Cycles vs Loss. Image courtesy: Jeremy Howard & Rachel Thomas

Plot of loss over cycles shows that the loss initially increases then goes down. settling in flat stable minima.

‘Fit 1 cycle’ varying LR helping overcome the coefficient values stuck in non-optimal valley

It is because of ‘fit one cycle’ is used to fit the model to data. As, initially the learning rate is low, so during fitting one can get stuck in local minima. However, with the high LR part of ‘fit 1 cycle’, it jumps over the hurdle, with temporary increase in loss, ultimately.

· If memory is an issue, lower precision point numbers (like 16bit, use fp_16 in the end of Learner) can be used. Surprisingly, it can even improve performance as it can reduce overfitting and help generalize better.

IMDB Reviews Dataset

· Dataset contains movie reviews, in the form of text data. Classify them as positive or negative.
· To create the DataBunch, following steps are followed:
 — Tokenization: Each unit represents a single linguistic concept.
 — Numericalization: Convert tokens to numbers.
· Datablock API: It gives much more flexibility than default methods.
· Model training: The model is not trained from scratch, but a pretrained model trained on a bigger dataset is used. This pretrained model is trained to guess next word.
· Next same steps are repeated as in previous models. (Details to be covered in Lesson 4)

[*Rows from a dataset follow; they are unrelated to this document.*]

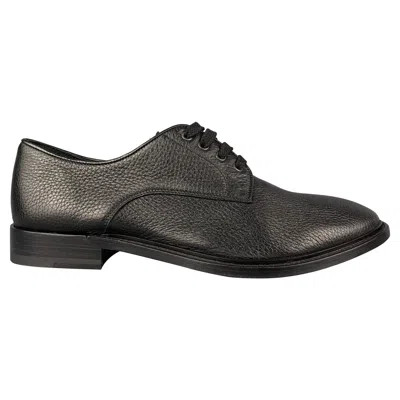 Pre-owned Paul Andrew Size 10.5 Black Leather Lace Up Shoes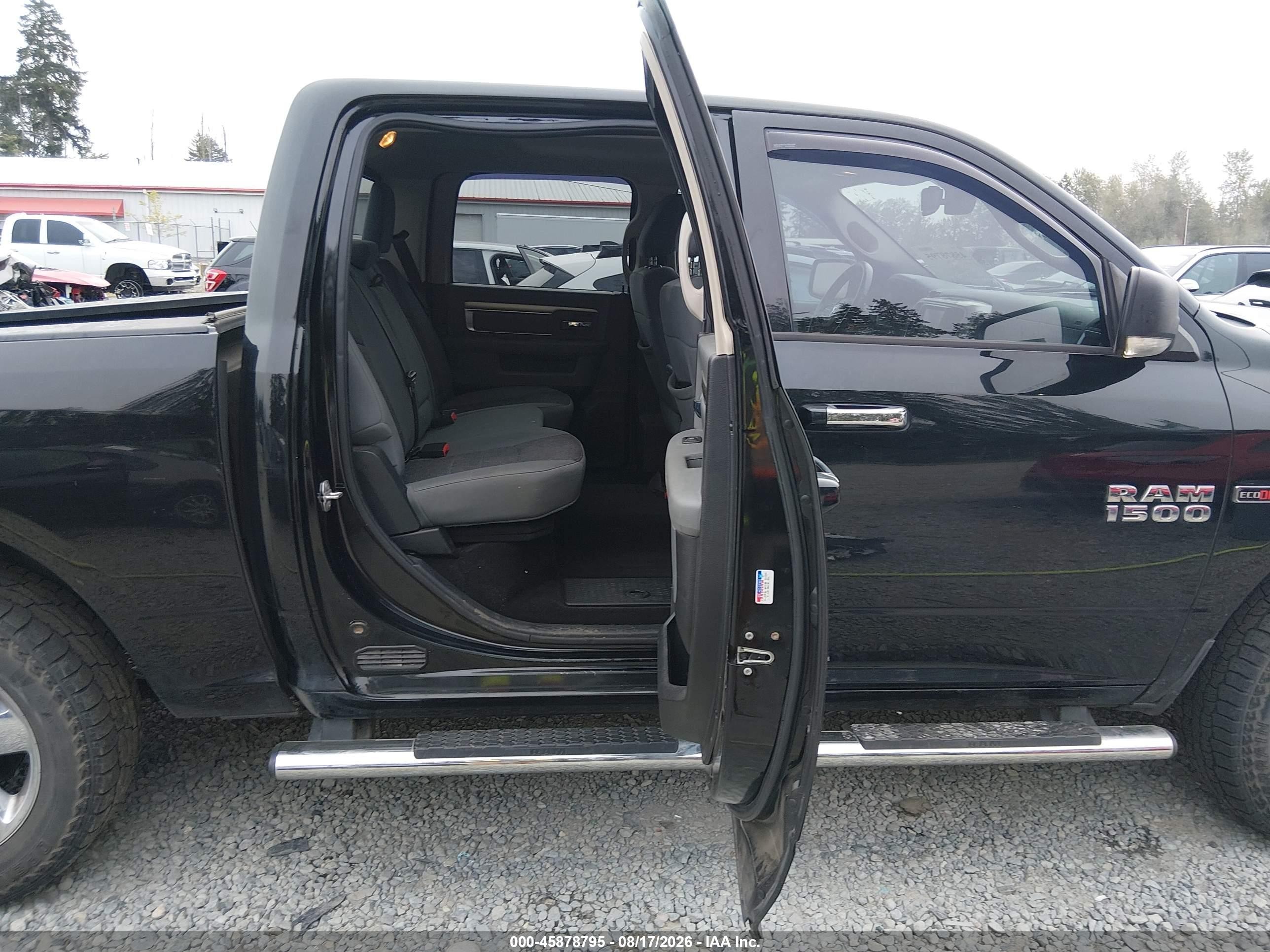2015 Ram 1500 Big Horn Черный vin: 1C6RR7LMXFS543414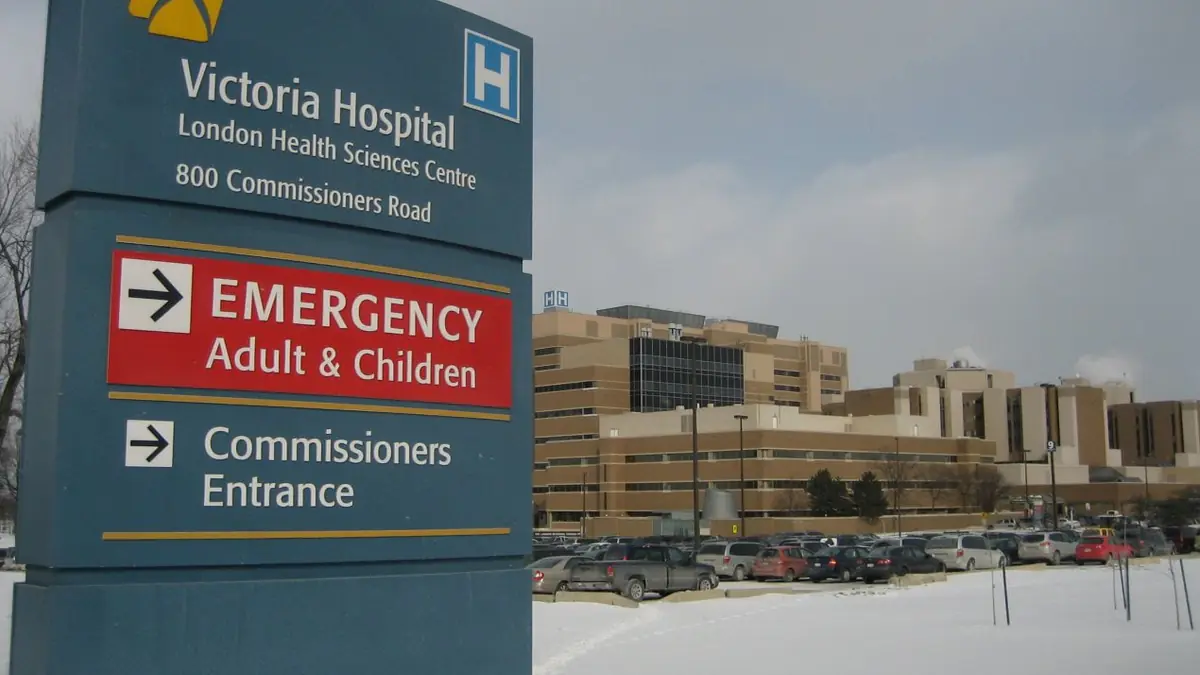 Victoria Hospital on Commissioners Road East in London, Ontario
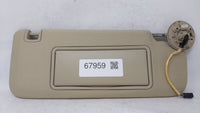 2005 Audi A6 Sun Visor Shade Replacement Passenger Right Mirror Fits OEM Used Auto Parts - Oemusedautoparts1.com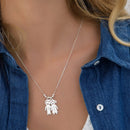 Colar Minhas Riquezas Personalizável - Família Filhos&Netos - Oferta Especial! ♥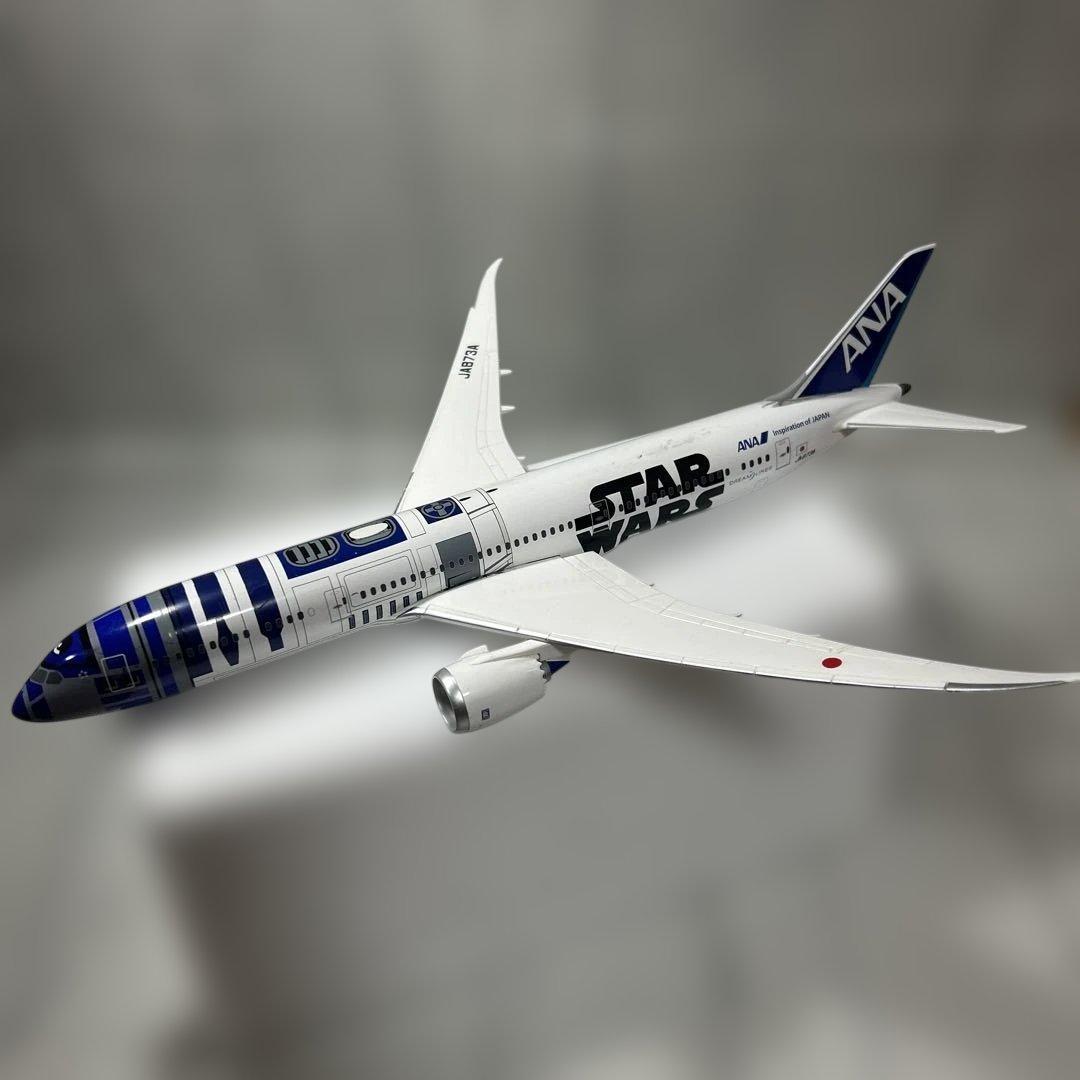 【ジャンク】ANA Star Wars R2-D2 特別塗装機　B787-9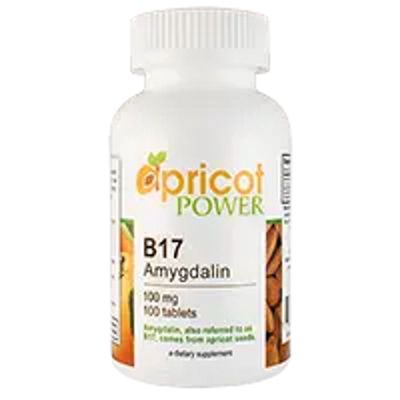 Apricot Power , Apricot Power B17/Amygdalin 100Mg Tablets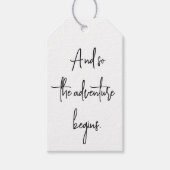 Und so beginnt das Abenteuer Abschluss Center Geschenkanhänger (Vorderseite)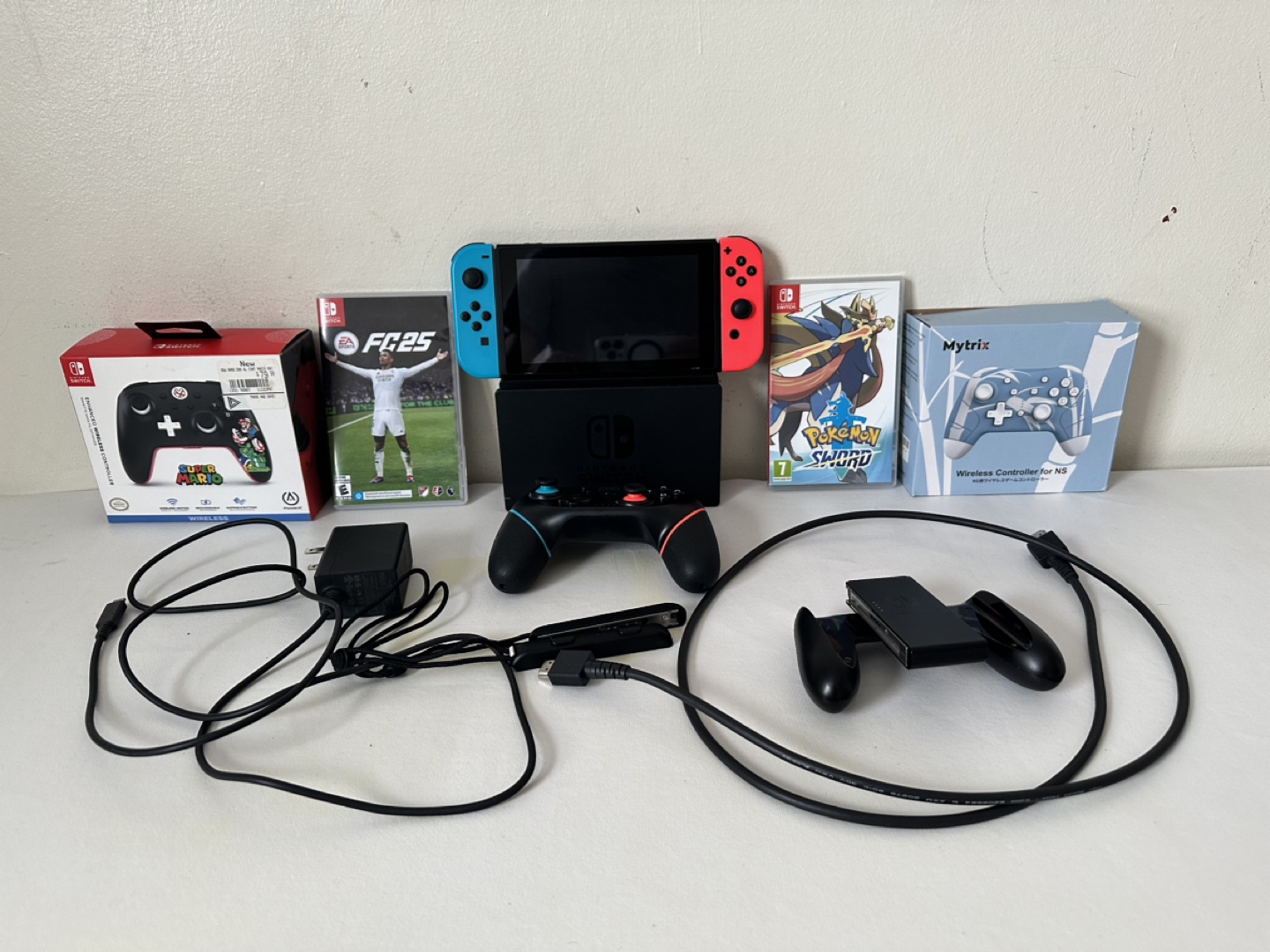 Nintendo Switch Bundle with Games and Accessories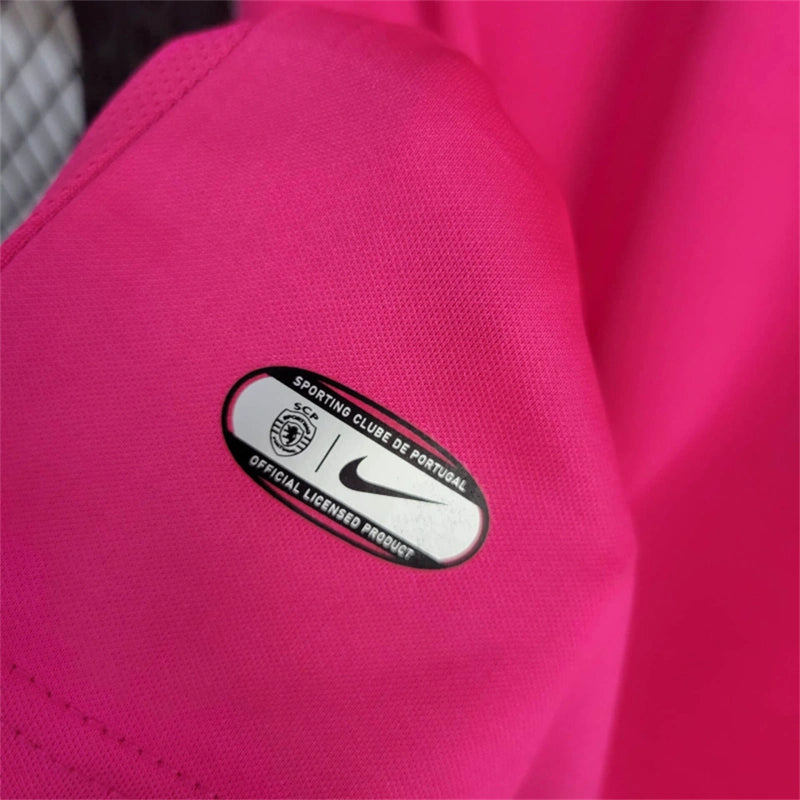 Camisa Sporting Outubro Rosa 24/25 - Versão Torcedor - Lançamento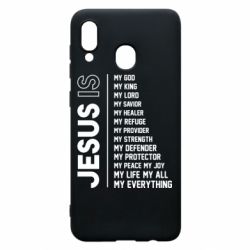 Чехол для Samsung A20 Jesus is - PrintSalon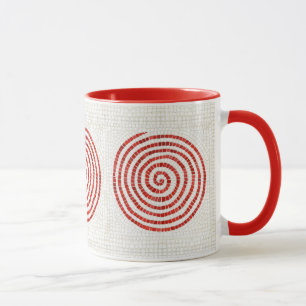 Mug Muge PINWHEEL MOSAIC Rouge Combo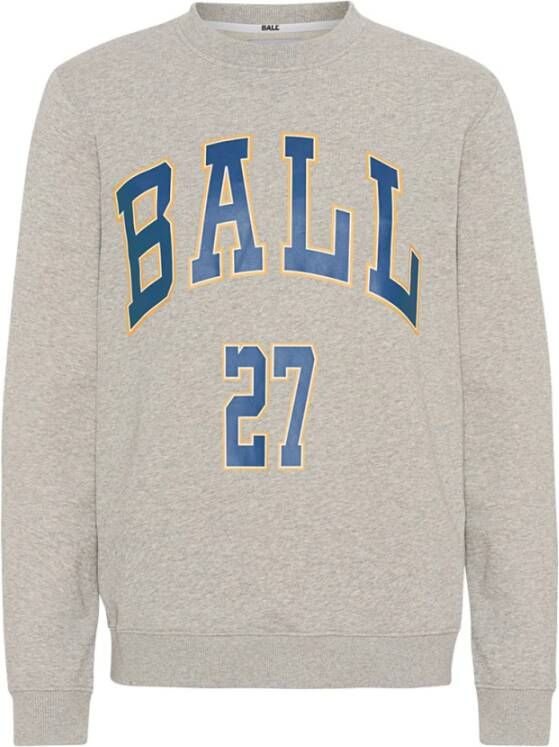 Ball Grijze Melange Sweatshirt R. Wills Stijl Gray Dames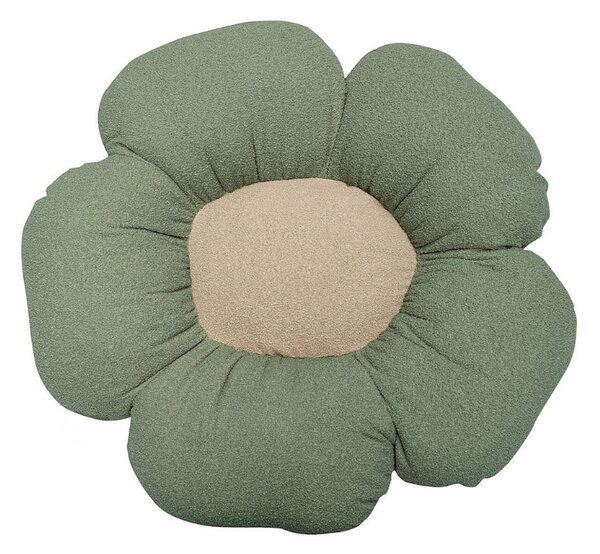 Sedací puf ZELENÝ do dětského pokoje BOUCLÉ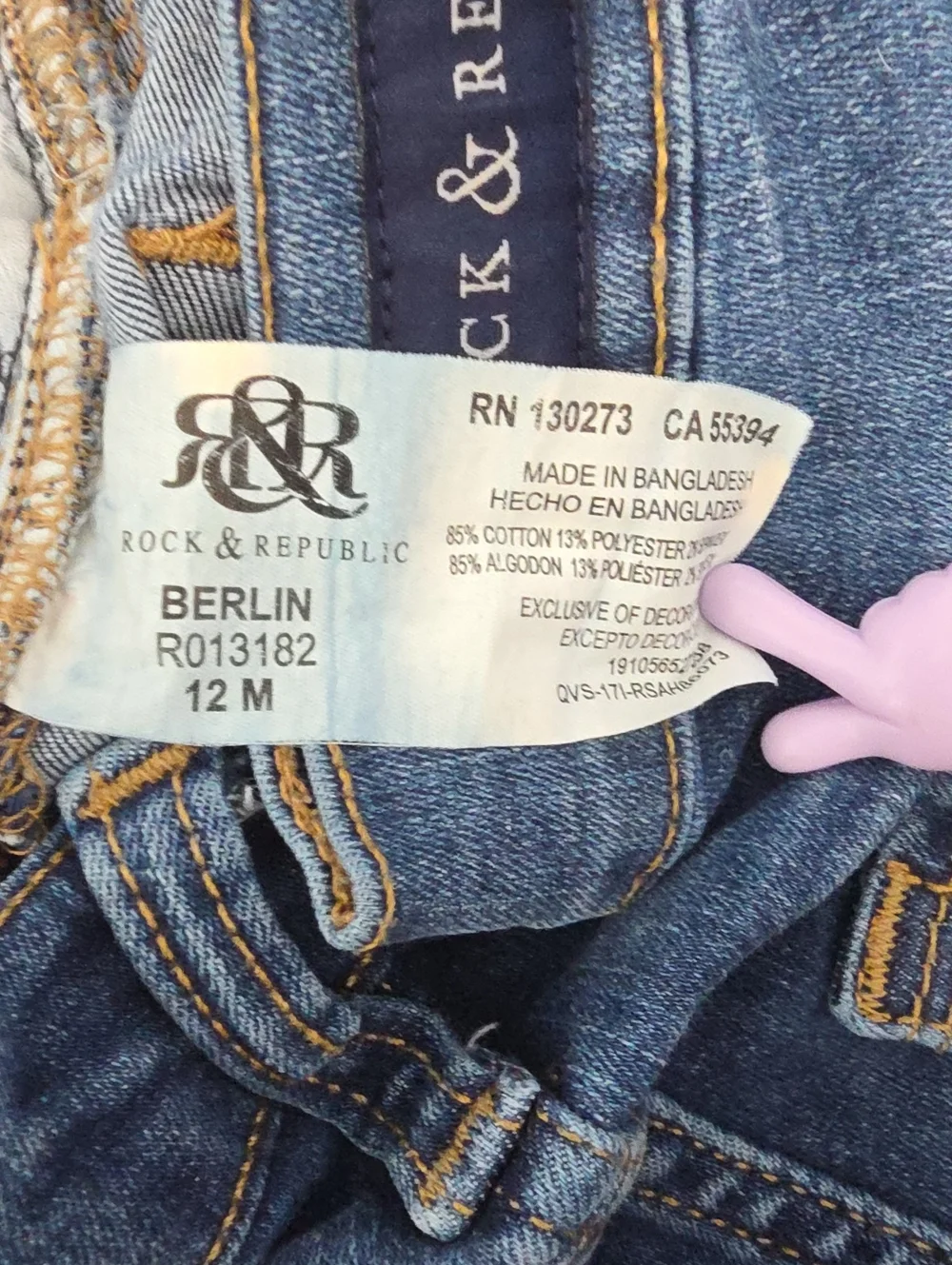 Rock & Republic Berlin Skinny Jeans Women's Size 14 Medium Wash Stretch Denim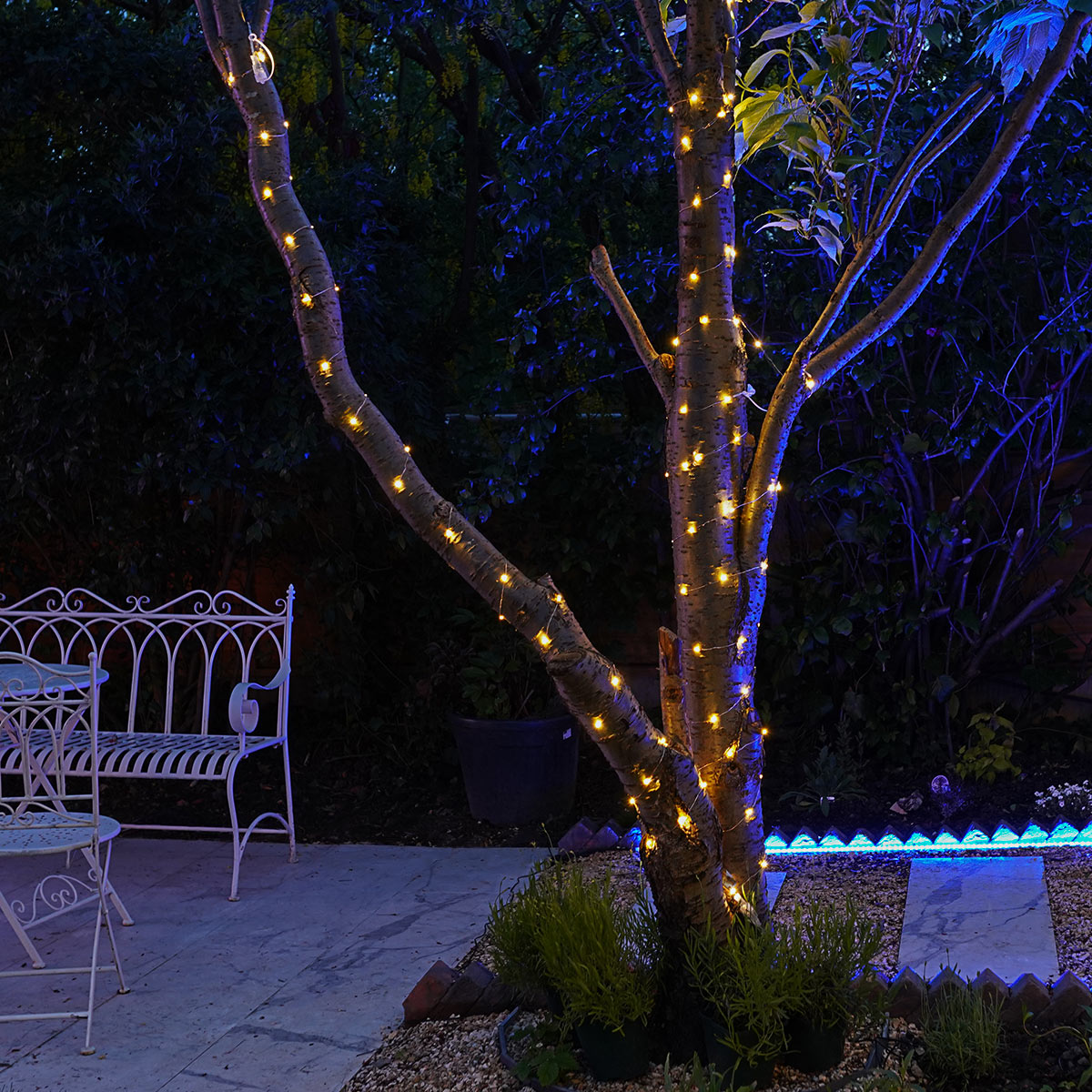 ConnectGo® Outdoor Micro Lights Connectable Warm White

Behind the scenes in Deep Learning

· The layers of the network are linear, connected to each other by Activation functions.
· If activation functions are linear too, the whole network will be linear.
· Introducing non-linear activation function introduces non-linearity in the network.
· Universal Approximation Theorem: Any shape can be approximated by a combination of linear layers and non linear activation functions.
· Earlier sigmoid was the most used activation function. Currently, ReLU(Rectified Linear Unit) or leaky-ReLU is generally used.